Prior to January Munster enjoyed an undefeated season with Hanrahan more often than not the general at outhalf. Fears about his ability to perform at the highest level are understood but dismissing the 28 year-old before Healy proves a superior playmaker would certainly be a mistake.
Munster’s display against Leinster saw them compete admirably against the best around. Aside from five uncharacteristic lineout malfunctions and two miss-hit kicks from Hanrahan, it could easily have been a hugely assuring victory.
There is no evidence from this season that Munster’s lineout, usually fed by Kevin O’Byrne, will cause more problems down the line. The set-piece is operating at a 89% success-rate this campaign and was one of the few aspects to function steadily against Benetton.
Discipline is however an area of concern. The 8 penalties leaked against both Leinster and Ulster is about average but to concede 10 penalties against Benetton and a disappointing 17 against Connacht is far from ideal. Contesting ferociously at the ruck will of course come at a price – some however, have been more than avoidable.

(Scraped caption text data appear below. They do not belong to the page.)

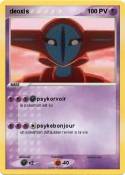 deoxis
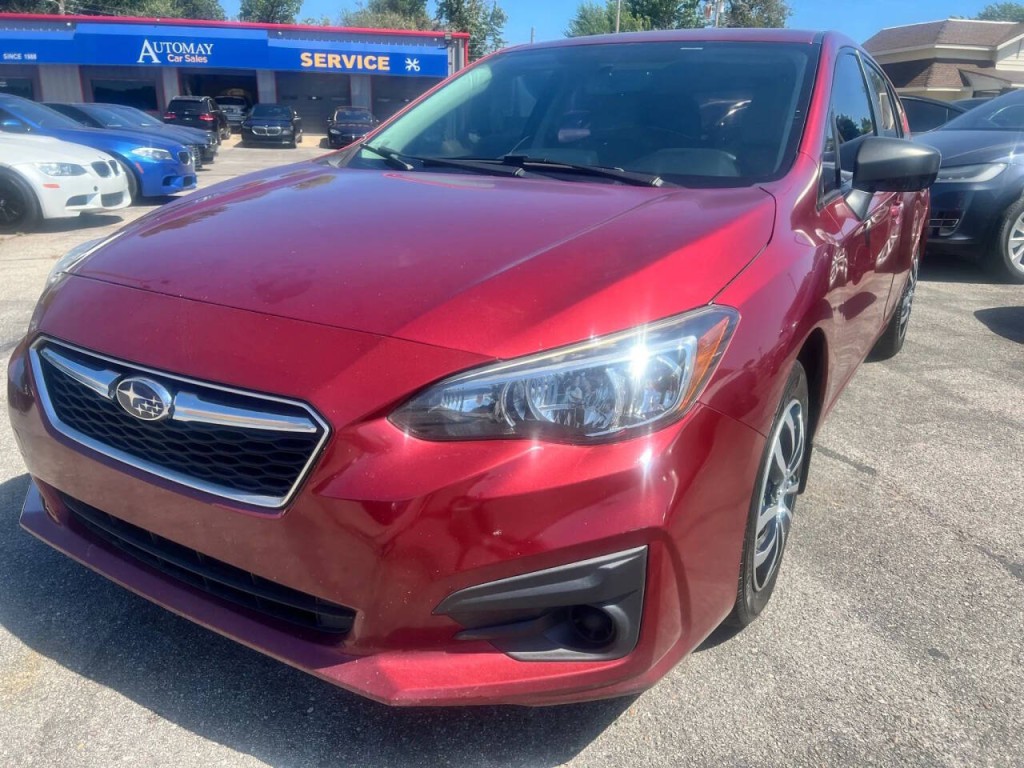 2018 Subaru Impreza Image 1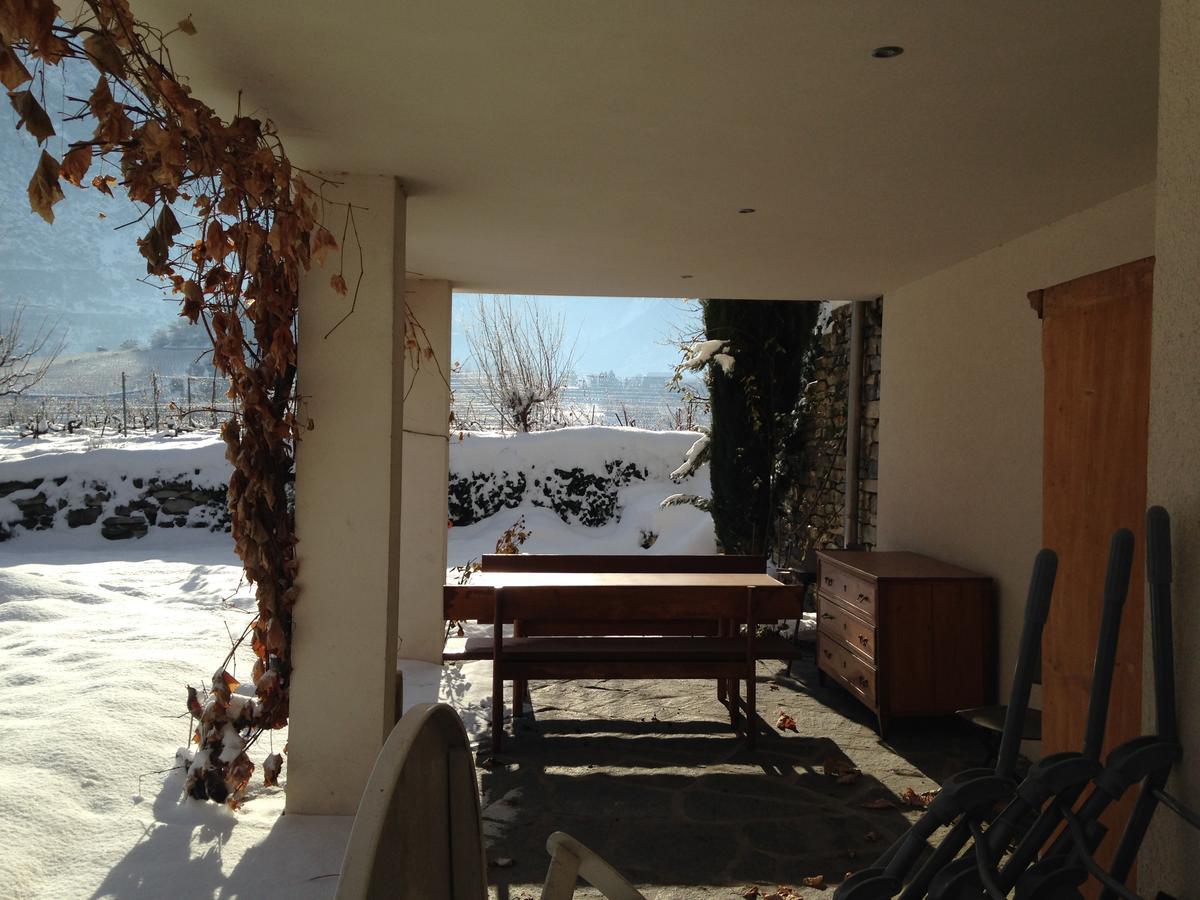 Bnb Chantevent Sierre Ngoại thất bức ảnh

James Cronin has been at fault for 12 penalties in the PRO14 this season and only three players in the competition have been pinged more often. Billy Holland, Jack O’Donoghue (both 8 penalties conceded) and Fineen Wycherley (7 penalties conceded) also have some work to do.
Against Benetton it hurt Munster badly to a point where they were very very lucky to come away with four points and it was equally problematic at The Sportsground.

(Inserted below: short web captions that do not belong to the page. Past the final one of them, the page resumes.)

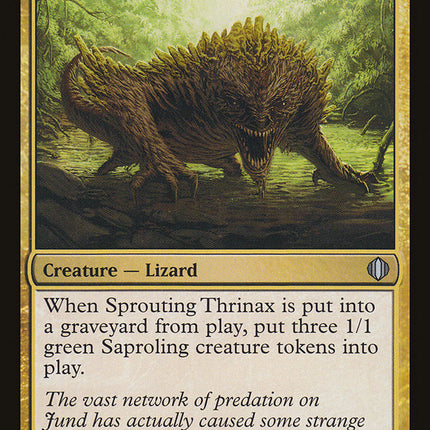 Sprouting Thrinax [Shards of Alara]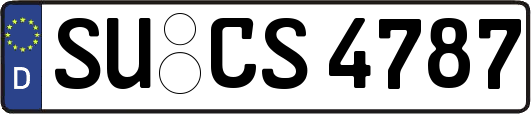 SU-CS4787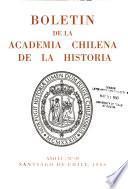 Boletín de la Academia Chilena de la Historia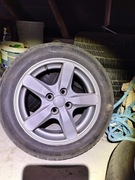 Koła alu z oponami 185/55r15 Toyota Corolla e11 e12 Verso 15 cali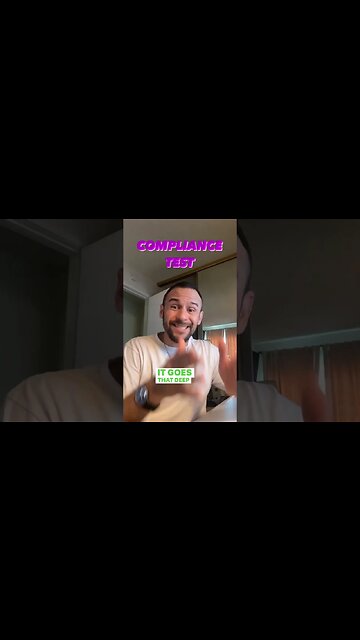 COMPLIANCE TEST - VLOG 3 - Don't watch this if you like wearing a #MASK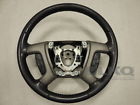 129993596 15917933 Gmc 2007 08 09 10 Sierra Black Leather Steering Wheel Oem Lkq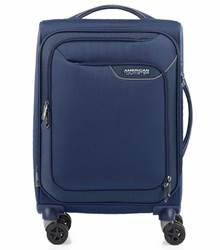 American Tourister Applite 4 ECO 55 cm Carry-On Spinner - Navy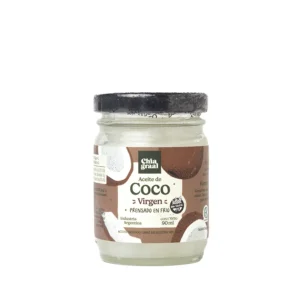 Aceite de Coco Virgen x 90 ml - CHIA GRAAL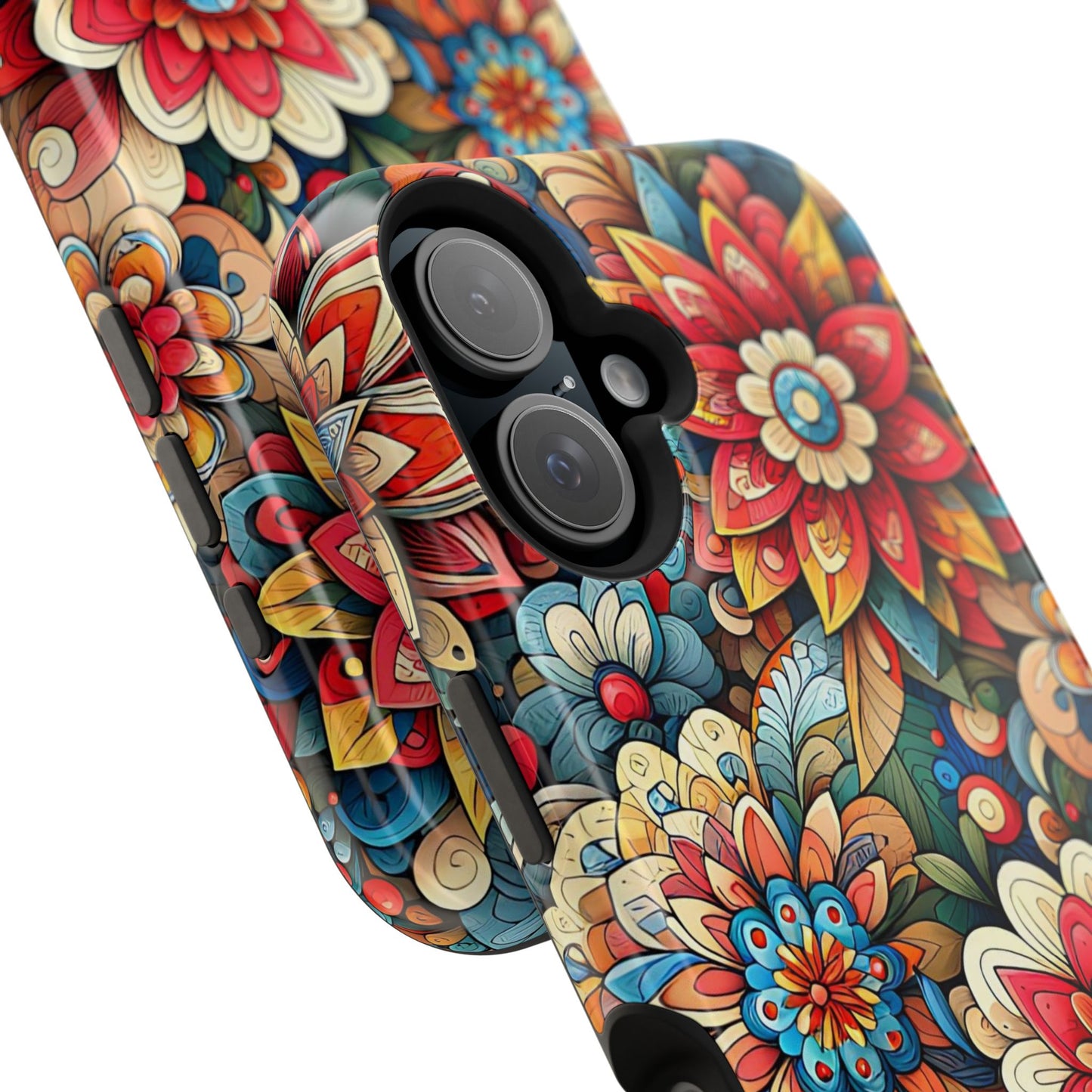 Flowers MagSafe Tough Iphone Case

Supporters will be desperate to now see Munster kick on and add creative spark to their brutish early season brilliance. Munster’s coaches, nobody less than Stephen Larkham, will have been working tirelessly and intelligently to add flavour to the attack for the past few months and now has the chance to work more closely with a smaller group during the international window.
What will be key for Munster is simply getting the best players onto the field. Against Leinster, Munster arrived as a well-oiled machine with an effective gameplan. What left down the performance were individual errors in the shape of miss-hits from the tee and crooked lineout throws.
If Munster could get the brilliant Joey Carbery back into contention for the tail end of the season it would make an enormous difference. By converting those kind of chances from the tee, but also creating opportunities all around him with ball in hand – the season could swiftly set alight.
Presume other players come out the far side of this international window bigger and better – then suddenly a massive climax to the 2020/2021 story begins to look possible.
Add Dave Kilcoyne, Kevin O’Byrne Thomas Ahern, Joey Carbery or Andrew Conway to that Leinster match and it changes things. The academy’s Jack Crowley will put his stamp on proceedings sooner rather than later too.
If Craig Casey can develop and learn in the Irish camp, the likes of Ahern, Crowley and Coombes can excel at Munster and the injury list clears up come April, then Munster will mould into a force of nature at the best possible time.
There’s a lot of water to go under the bridge yet but with a few important fixes the possibilities could be endless for this talented Munster squad.